--- Provided text ---
I have an RNA-seq experiment that is similar to section 3.5 in the edgeR user’s guide, i.e. a nested design, and I have used this approach to analyze my own data. Briefly, the experiment involves 60 RNA samples, corresponding to two groups of bacterial strains (commensal (C) and disease-causing (D)); each group consists of 15 different strains; either strain induced (IND) and in the control (CTR) condition. I am now a bit uncertain about how to interpret the design matrix I am using for this experiment when calculating differential expression and would very much appreciate some help. The data frame I am using is as follows:

> data.frame(group, strain, condition)
   group strain condition
1   C      1       CTR
2   C      1       IND
3   C      2       CTR
4   C      2       IND
5   C      3       CTR
6   C      3       IND
7   C      4       CTR
8   C      4       IND
9   C      5       CTR
10  C      5       IND
11  C      6       CTR
12  C      6       IND
13  C      7       CTR
14  C      7       IND
15  C      8       CTR
16  C      8       IND
17  C      9       CTR
18  C      9       IND
19  C     10       CTR
20  C     10       IND
21  C     11       CTR
22  C     11       IND
23  C     12       CTR
24  C     12       IND
25  C     13       CTR
26  C     13       IND
27  C     14       CTR
28  C     14       IND
29  C     15       CTR
30  C     15       IND
31   D      1       CTR
32   D      1       IND
33   D      2       CTR
34   D      2       IND
35   D      3       CTR
36   D      3       IND
37   D      4       CTR
38   D      4       IND
39   D      5       CTR
40   D      5       IND
41   D      6       CTR
42   D      6       IND
43   D      7       CTR
44   D      7       IND
45   D      8       CTR
46   D      8       IND
47   D      9       CTR
48   D      9       IND
49   D     10       CTR
50   D     10       IND
51   D     11       CTR
52   D     11       IND
53   D     12       CTR
54   D     12       IND
55   D     13       CTR
56   D     13       IND
57   D     14       CTR
58   D     14       IND
59   D     15       CTR
60   D     15       IND

The design matrix (modeled after the example in 3.5 of the manual) has group as the main effect, with strain and condition nested within the groups:

design <- model.matrix(~group+group:strain+group:condition)
colnames(design)

 [1] "(Intercept)"            "groupD"               "groupC:strain2"
 [4] "groupD:strain2"       "groupC:strain3"      "groupD:strain3"
 [7] "groupC:strain4"      "groupD:strain4"       "groupC:strain5"

--- Exercise requirements ---
A – Answer these from the edgeR post:
(i) How many RNA samples does the experiment involve?
(ii) How many different strains make up each group?
(iii) Which section of the edgeR user's guide is the design modeled after?
B – Do these statements agree with the edgeR post? Answer yes or no for each, and quote the words that decide it.
(i) Each group is made up of 10 strains.
(ii) The design matrix uses group as the main effect.
(iii) The writer feels sure about how to read the design matrix.
C – Extend the edgeR post from where it stops.
The listing that comes after the edgeR post is separate material.

--- Provided information ---
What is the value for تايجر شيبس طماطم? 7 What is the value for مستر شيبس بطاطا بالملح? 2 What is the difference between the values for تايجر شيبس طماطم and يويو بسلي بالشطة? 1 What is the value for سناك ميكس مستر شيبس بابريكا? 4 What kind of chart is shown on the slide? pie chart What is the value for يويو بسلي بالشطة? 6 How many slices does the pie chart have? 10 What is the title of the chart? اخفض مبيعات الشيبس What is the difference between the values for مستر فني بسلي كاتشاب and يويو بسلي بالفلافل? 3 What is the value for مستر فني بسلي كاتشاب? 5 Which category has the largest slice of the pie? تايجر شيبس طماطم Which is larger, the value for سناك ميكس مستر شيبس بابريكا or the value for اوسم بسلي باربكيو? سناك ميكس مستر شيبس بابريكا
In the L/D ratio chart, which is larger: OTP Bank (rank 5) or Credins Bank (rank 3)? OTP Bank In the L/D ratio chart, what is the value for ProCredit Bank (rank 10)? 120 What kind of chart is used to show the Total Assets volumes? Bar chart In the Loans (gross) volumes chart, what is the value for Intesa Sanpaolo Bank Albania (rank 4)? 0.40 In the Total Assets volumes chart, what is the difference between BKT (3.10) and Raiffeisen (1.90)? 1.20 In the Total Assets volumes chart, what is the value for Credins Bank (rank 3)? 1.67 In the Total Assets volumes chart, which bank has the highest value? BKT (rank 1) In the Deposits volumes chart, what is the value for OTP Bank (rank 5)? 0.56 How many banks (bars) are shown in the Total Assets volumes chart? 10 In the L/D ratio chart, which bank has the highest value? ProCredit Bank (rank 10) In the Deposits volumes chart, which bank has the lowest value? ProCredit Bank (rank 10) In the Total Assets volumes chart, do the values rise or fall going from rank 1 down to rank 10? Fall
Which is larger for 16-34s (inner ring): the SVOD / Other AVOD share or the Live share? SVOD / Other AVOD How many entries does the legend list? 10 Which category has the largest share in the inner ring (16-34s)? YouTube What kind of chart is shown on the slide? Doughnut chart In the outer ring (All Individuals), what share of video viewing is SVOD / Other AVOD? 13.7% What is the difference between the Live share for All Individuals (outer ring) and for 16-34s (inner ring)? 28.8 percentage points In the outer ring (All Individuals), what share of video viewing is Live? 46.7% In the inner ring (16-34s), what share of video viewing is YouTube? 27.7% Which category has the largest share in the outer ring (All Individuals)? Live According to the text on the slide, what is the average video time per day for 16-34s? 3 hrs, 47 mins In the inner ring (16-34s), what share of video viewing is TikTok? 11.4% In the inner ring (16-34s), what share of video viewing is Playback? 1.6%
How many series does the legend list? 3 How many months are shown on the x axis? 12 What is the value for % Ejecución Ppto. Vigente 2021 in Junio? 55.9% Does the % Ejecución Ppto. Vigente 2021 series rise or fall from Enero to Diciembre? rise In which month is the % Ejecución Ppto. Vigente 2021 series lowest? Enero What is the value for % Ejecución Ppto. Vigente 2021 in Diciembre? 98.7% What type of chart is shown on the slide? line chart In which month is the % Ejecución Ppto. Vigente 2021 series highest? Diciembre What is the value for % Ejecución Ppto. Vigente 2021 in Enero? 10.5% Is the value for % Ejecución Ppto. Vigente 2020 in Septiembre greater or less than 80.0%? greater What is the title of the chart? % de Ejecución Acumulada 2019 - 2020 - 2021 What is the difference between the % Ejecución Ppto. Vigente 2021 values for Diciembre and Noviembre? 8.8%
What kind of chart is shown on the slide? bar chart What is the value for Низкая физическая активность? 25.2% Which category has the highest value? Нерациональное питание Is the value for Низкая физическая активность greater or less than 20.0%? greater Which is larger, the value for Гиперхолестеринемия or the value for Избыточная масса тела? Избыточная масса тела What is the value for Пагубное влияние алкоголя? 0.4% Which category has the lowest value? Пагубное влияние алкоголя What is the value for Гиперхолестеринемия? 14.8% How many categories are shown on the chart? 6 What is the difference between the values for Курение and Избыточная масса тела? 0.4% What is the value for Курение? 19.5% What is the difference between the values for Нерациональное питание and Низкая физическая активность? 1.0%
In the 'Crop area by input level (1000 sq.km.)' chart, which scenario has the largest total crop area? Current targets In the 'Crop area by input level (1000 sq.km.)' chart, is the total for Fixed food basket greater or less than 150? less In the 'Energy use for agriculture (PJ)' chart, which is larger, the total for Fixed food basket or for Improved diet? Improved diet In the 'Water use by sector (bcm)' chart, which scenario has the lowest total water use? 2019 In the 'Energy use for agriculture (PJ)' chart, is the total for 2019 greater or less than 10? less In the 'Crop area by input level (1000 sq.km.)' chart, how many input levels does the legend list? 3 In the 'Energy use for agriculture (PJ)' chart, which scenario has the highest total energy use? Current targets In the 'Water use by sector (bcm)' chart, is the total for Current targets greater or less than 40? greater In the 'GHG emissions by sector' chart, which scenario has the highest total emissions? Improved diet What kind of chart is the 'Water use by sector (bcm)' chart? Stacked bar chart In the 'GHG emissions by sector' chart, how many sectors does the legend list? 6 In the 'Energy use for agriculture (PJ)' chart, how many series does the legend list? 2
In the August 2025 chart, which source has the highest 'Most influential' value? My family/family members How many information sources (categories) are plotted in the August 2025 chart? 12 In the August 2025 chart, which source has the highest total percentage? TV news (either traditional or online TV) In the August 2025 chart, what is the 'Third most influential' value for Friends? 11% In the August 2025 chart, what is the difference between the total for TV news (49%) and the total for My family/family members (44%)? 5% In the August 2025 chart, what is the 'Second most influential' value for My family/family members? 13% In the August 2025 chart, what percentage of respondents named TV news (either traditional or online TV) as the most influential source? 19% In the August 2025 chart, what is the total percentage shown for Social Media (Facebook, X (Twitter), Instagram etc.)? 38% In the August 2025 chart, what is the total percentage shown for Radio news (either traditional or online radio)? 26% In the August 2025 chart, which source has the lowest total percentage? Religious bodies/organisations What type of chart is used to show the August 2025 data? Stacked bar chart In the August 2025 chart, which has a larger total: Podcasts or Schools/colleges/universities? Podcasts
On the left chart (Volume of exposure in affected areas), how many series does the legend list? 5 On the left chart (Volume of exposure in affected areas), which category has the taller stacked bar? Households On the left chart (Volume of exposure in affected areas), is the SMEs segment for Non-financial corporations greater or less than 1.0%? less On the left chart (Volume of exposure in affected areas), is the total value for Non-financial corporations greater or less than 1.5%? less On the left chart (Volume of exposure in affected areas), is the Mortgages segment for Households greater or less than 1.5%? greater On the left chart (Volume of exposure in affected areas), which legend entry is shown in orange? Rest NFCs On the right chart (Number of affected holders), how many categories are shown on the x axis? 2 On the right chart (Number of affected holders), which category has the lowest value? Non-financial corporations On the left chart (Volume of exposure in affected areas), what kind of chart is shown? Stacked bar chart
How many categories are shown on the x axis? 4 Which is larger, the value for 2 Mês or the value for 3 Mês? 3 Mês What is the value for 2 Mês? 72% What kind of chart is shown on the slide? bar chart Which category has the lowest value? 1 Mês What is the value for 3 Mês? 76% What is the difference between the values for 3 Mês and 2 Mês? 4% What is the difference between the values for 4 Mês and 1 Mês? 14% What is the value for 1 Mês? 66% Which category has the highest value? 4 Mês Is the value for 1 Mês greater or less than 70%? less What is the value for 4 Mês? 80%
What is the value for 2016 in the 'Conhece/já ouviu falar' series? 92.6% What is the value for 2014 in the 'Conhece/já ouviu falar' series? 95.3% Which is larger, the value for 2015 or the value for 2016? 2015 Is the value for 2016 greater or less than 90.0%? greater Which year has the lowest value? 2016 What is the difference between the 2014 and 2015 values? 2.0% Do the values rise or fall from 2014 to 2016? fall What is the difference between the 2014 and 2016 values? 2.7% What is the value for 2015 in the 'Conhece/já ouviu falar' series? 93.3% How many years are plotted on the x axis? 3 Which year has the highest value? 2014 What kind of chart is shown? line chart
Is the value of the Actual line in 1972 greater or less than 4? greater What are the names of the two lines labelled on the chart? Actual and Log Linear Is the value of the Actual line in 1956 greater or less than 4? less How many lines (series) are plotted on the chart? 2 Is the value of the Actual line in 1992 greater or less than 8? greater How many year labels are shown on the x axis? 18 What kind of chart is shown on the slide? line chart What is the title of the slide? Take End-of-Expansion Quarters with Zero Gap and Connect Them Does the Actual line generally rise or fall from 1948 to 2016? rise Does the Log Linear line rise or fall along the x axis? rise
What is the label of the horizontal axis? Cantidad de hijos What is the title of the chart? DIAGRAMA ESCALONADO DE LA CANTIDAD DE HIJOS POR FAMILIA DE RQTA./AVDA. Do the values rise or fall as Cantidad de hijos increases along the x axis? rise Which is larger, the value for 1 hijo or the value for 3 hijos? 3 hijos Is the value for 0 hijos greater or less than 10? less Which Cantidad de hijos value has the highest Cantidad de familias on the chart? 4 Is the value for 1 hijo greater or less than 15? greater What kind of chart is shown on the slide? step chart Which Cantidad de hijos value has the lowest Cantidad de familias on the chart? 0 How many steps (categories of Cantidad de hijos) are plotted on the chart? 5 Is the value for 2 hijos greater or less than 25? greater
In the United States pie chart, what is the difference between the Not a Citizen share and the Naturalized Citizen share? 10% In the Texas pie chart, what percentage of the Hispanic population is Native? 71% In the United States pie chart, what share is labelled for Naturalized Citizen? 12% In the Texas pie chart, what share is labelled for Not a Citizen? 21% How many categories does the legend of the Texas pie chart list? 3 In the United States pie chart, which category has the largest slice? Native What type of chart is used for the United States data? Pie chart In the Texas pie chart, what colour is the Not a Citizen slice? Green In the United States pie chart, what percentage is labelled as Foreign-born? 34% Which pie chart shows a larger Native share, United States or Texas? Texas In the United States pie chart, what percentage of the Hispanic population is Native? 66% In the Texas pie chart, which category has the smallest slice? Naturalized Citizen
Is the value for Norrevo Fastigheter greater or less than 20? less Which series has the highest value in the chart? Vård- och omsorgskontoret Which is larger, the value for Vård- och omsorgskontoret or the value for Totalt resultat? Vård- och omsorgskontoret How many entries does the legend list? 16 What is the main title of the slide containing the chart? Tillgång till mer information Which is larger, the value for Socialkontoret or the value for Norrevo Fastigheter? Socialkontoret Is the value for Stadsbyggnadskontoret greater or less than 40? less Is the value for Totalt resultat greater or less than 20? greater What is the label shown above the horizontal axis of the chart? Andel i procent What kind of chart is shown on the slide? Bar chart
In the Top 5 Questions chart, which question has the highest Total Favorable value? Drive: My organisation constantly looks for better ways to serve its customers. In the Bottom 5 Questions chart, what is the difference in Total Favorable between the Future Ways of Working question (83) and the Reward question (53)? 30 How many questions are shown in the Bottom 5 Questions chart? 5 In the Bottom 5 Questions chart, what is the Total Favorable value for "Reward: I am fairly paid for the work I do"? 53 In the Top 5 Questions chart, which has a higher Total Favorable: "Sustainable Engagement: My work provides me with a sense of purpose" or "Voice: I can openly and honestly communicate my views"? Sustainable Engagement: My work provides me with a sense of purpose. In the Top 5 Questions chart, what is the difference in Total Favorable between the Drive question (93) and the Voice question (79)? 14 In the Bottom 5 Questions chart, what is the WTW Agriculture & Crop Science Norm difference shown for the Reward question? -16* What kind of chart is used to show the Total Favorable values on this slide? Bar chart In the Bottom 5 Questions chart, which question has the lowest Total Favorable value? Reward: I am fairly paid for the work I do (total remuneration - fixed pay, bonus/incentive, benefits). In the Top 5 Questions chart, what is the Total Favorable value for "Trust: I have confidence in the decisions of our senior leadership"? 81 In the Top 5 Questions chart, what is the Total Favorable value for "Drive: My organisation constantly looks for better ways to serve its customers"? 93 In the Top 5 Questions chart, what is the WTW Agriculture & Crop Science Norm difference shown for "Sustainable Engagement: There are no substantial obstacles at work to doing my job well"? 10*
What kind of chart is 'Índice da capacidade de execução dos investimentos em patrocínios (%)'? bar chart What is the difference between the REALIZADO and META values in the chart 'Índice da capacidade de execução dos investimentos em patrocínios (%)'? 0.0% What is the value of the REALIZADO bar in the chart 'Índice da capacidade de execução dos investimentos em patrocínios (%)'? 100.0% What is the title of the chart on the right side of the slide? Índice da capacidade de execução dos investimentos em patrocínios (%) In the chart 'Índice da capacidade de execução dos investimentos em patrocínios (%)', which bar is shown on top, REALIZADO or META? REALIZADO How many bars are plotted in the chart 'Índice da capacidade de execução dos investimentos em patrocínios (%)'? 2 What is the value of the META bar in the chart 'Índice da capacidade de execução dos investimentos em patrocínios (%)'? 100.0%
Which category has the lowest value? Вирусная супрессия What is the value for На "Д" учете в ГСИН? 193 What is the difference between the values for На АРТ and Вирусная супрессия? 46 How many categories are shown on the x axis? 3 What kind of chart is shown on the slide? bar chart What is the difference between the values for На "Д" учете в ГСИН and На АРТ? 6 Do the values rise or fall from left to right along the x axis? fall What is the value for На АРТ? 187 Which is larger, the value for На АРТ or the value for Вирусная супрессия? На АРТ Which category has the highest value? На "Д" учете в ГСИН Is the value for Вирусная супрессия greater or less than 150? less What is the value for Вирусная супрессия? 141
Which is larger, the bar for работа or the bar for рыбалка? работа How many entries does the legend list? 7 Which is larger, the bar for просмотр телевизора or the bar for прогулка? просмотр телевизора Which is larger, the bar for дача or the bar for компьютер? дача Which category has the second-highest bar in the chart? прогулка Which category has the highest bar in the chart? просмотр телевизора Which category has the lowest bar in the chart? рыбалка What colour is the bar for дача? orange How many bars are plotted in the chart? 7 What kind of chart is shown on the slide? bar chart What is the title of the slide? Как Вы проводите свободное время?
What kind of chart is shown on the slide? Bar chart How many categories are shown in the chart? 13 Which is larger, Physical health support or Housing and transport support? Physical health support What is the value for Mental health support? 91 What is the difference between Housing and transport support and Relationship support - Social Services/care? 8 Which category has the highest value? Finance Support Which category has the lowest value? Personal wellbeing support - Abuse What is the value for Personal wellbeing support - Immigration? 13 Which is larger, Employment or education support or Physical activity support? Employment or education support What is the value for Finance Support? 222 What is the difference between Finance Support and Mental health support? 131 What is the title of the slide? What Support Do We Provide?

--- Expected responses ---
A –
(i) 60
(ii) 15
(iii) Section 3.5

B –
(i) No: "each group consists of 15 different strains"
(ii) Yes: "has group as the main effect, with strain and condition nested within the groups"
(iii) No: "I am now a bit uncertain about how to interpret the design matrix"

C –
[10] "groupD:strain5"       "groupC:strain6"      "groupD:strain6"
[13] "groupC:strain7"      "groupD:strain7"       "groupC:strain8"
[16] "groupD:strain8"       "groupC:strain9"      "groupD:strain9"
[19] "groupC:strain10"     "groupD:strain10"      "groupC:strain11"
[22] "groupD:strain11"      "groupC:strain12"     "groupD:strain12"
[25] "groupC:strain13"     "groupD:strain13"      "groupC:strain14"
[28] "groupD:strain14"      "groupC:strain15"     "groupD:strain15"
[31] "groupC:conditionIND" "groupD:conditionIND"

Fit GLM to each feature given calculated dispersions and design matrix:
fit <- glmFit(d, design)

Then calculate differential expression within groups using the following coefficients (please correct me if this is wrong):
1.    Genes responding to induction in any group:
       DE1 <- glmLRT(fit, coef=31:32)
2.    Genes responding to induction in group C:    
       DE2 <- glmLRT(fit, coef=31)
3.    Genes responding to induction in group D:     
       DE3 <- glmLRT(fit, coef=32)

I am uncertain about comparing between groups using this design matrix. If I understand correctly, according to the example in 3.5 I can compare between groups to find:.

4.    Genes responding differently to induction in group D vs group C using this contrast:

       DE4 <- glmLRT(fit, contrast=c(0,0,0,0,0,0,0,0,0,0,0,0,0,0,0,0,0,0,0,0,0,0,0,0,0,0,0,0,0,0,-1,1))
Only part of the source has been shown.